Western Ave. is just shy of 30 miles in length. I’m not sure if that includes when the name changes to Asbury in Evanston. Also not sure if the changes at the Southern extents. Like a typical Northsider I rarely went South of Roosevelt.


North Ave. and Roosevelt Rd. go from the lake to about 2/3 of the way to Iowa. The names end at the DuPage/Kane county line, though. After that, they are just IL64 and IL38.

The numbering system for just about all Chicago roads ends at the Chicago city limits, except for some of the streets on the south side, which continue all the way down into Will County.

Even stranger is that there is a pocket of streets in Dyer Indiana that are numbered according to the Chicago system, as if they had expected the street grid to expand that far south and east. Expand to Hammond, Schererville, St John and you'll see east/west streets that are numbered in the 40s (the Gary Indiana scheme), then in the high 90s (Lake County Indiana scheme?), then the 210s (Chicago scheme), then the 70s (back to the Gary scheme).

EDIT - Chicago did a mass street renumbering (with a few street name changes too) in the early 20th century. It would be interesting to know if some of the suburban street numbering schemes for the roads that cross municipal boundaries are still using the old system and that is why the street numbers seem to reset once you exit the city.

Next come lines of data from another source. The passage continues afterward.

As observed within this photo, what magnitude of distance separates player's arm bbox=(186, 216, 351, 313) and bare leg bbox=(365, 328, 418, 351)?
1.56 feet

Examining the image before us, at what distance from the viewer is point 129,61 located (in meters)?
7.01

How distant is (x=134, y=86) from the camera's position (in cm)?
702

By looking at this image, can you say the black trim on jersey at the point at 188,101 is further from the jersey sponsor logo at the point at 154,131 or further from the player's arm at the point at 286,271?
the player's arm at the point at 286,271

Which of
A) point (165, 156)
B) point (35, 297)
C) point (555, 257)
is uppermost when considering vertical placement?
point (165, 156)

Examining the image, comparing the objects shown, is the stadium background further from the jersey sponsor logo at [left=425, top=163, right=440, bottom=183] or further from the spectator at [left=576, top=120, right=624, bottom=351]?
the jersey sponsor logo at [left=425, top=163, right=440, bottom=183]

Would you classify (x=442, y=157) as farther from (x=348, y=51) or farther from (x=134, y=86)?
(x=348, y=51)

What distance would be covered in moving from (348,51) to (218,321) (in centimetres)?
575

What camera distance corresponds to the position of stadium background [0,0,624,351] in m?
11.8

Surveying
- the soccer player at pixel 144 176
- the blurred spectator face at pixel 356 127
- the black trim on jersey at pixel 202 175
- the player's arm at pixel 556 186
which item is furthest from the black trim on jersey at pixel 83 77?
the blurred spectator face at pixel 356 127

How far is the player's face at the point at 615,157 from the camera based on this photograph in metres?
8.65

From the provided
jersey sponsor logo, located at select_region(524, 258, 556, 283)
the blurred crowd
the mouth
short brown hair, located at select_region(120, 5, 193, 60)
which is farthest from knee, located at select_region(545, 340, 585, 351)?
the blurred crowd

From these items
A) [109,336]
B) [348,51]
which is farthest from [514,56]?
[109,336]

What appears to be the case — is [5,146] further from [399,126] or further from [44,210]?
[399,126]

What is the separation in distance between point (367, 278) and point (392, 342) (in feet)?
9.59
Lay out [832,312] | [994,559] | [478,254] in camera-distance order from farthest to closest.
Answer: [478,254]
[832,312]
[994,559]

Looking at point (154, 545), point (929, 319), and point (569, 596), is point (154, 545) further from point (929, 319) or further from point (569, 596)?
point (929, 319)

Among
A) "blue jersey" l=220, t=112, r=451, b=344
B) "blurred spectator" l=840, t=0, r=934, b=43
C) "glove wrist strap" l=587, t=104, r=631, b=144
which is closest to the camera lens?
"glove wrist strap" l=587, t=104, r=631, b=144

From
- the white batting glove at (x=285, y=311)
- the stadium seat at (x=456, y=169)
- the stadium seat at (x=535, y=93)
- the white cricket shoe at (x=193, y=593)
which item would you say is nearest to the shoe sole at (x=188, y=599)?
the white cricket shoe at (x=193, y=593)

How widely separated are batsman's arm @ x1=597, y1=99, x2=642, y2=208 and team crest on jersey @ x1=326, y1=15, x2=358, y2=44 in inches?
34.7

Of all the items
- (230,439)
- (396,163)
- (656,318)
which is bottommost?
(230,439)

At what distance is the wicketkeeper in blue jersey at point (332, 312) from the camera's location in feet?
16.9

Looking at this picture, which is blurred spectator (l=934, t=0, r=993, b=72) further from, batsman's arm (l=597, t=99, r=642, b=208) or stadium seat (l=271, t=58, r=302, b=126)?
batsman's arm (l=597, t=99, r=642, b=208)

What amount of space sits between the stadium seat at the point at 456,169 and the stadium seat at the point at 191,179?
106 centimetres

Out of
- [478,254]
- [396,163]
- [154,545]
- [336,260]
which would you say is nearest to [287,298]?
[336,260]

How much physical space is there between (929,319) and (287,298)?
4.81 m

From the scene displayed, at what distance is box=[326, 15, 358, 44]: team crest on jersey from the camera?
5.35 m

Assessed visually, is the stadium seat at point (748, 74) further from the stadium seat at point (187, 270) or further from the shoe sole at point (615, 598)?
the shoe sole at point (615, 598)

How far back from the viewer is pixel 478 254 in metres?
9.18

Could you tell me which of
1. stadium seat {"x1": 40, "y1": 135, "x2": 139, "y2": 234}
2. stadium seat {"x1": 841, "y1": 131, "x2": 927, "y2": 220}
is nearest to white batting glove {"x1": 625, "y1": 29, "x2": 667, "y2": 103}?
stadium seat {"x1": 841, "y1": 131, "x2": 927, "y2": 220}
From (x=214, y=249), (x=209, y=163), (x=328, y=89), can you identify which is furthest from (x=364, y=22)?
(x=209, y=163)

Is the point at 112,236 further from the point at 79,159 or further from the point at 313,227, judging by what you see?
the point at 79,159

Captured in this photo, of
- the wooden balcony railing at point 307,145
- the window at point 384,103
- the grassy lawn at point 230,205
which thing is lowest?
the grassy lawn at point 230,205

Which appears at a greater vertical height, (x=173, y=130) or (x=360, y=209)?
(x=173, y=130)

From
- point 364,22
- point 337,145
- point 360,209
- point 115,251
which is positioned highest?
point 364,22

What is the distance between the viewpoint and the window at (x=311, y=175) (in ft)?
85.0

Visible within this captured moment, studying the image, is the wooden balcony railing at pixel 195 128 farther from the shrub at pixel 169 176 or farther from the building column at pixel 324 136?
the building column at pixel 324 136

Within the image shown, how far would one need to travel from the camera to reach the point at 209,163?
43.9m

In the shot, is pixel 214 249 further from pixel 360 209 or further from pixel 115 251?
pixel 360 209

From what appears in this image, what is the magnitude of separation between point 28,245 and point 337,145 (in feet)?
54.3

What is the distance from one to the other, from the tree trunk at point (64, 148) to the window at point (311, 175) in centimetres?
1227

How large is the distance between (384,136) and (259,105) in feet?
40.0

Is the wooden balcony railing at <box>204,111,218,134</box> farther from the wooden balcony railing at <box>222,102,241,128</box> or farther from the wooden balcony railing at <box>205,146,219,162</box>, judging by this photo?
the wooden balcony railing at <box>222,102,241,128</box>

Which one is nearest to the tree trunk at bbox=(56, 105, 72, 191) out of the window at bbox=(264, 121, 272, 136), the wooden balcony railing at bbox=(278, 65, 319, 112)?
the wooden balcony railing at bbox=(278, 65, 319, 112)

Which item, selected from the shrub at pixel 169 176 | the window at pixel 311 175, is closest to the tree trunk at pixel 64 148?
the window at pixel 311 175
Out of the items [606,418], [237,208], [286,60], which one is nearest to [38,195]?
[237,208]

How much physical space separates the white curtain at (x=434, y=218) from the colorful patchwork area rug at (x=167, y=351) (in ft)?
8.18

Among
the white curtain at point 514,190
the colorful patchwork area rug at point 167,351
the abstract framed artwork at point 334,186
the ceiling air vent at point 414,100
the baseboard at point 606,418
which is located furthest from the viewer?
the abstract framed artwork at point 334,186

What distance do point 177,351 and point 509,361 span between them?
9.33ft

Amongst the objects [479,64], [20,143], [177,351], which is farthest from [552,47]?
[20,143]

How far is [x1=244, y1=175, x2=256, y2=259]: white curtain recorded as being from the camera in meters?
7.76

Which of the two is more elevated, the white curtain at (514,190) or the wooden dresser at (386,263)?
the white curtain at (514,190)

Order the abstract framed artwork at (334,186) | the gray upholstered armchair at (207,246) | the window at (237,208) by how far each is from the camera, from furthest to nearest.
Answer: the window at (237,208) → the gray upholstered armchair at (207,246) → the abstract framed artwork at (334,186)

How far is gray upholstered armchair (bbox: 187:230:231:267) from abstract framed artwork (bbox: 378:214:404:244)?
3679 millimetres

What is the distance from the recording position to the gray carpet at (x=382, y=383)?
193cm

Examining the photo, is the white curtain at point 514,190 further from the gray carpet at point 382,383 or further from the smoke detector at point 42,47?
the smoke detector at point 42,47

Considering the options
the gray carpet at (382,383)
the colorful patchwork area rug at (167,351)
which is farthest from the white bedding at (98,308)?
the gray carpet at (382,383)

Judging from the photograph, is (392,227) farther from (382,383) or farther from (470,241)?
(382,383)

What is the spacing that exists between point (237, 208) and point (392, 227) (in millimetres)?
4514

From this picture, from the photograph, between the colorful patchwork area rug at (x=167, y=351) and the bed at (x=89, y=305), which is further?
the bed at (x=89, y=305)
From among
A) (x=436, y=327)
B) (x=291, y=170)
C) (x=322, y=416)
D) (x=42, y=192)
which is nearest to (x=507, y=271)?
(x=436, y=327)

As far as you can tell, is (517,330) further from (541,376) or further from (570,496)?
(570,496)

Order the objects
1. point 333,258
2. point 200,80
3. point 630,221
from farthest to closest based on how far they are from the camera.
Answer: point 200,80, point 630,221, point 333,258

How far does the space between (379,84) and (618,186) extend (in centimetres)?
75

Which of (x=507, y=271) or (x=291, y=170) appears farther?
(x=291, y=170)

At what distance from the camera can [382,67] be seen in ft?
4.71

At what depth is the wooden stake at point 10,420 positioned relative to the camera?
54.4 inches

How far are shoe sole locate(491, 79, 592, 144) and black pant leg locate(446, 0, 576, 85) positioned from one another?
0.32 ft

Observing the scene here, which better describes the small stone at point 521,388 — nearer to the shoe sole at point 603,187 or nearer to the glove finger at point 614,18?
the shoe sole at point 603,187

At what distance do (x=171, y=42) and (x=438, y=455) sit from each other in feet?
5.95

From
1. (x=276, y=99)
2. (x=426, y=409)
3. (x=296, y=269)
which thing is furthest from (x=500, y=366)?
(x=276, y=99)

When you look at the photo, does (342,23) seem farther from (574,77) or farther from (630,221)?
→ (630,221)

> It would be interesting to know if some of the suburban street numbering schemes for the roads that cross municipal boundaries are still using the old system and that is why the street numbers seem to reset once you exit the city.

I was wondering about that, particularly for the named roads. I believe Pulaski/Crawford was always Crawford first until Chicago renamed their portion to Pulaski and Skokie kept the Crawford name. I recall my dad telling me that when he was a kid in the 50s Pulaski was Crawford all the way down. I think that might have been the case with Western/Asbury as well, but I’m not too sure on that one. I’m sure there are many other examples.

And here’s an unrelated yet interesting Chicago street fact for anyone still reading: Elston starts and ends at Milwaukee Ave., so there are two Elston/Milwaukee intersections.


> Not sure about west. :)

Unincorporated addresses in Kane and DuPage Counties do use a reference system based off State & Madison as baseline (although it's been codified based off county and township lines). Eg. 40W100 Keslinger Rd is a bit over 40 miles west of State St.


Those are also called fire addresses, because they were assigned by the fire department rather than the postal service. 6 or 8 decades ago, the post office decided to accept them as official rather than force people to change.

They have their own section in the postal addressing standards, under the "Unusual Addressing Situations":

https://pe.usps.com/text/pub28/pub28apd_004.htm


Thanks for this. . . I've been writing lots of GOTV letters across the country and paying attention to the addresses, rather than simply writing them on the envelopes, help make the process interesting.

I spent 20+ years in Washington, DC so am used to NW, NE, SW, and SE with avenues, numbered streets, flower streets of two syllables, blah blah blah. But I now live in rural Virginia and state routes are the norm.

Your explanation got me to focus more on what and why. And, I learned something, so thank you.